Is it possible to skip/update activity state upon failure when workflow is retried?

Is there a way to ignore failed activity when retrying a workflow by updating the datastore or via signals?

Use case:
I am evaluating cadence for our deployment workflow. Basic idea is to deploy and run health checks in x% of machine at a time and see if health check succeeds in y%. I am thinking of writing a DSL workflow to achieve the same. But because of network failures, host being down health check can fail in some of the machines and I wanted to ignore activity failures upon manually validating the failures. is there a way to persist activity state, update/ ignore activity failures in run time? One way I can think is sending signal to workflow and using that info to skip failures at runtime during retry. will that work or is there a better way to handle this scenario?

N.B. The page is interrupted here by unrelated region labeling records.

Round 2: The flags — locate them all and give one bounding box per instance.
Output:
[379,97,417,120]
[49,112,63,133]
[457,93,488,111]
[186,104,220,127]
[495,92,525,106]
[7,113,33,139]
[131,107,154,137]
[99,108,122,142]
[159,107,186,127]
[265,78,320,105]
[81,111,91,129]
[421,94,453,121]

I am thinking of writing a DSL workflow to achieve the same.

I don’t understand why introducing DSL helps in this specific use case. I believe writing it in Go code makes more sense.

is there a way to persist activity state, update/ ignore activity failures in run time?

All variables in the workflow are always persisted. So no need to use any external persistence.

One way I can think is sending signal to workflow and using that info to skip failures at runtime during retry. will that work or is there a better way to handle this scenario?

Yes, a signal is the best way to implement manual confirmation.

is there a way to store some additional metadata like machines deployed as part of activity and restore it as well?

All data should be part of the workflow and can be passed to activities through arguments.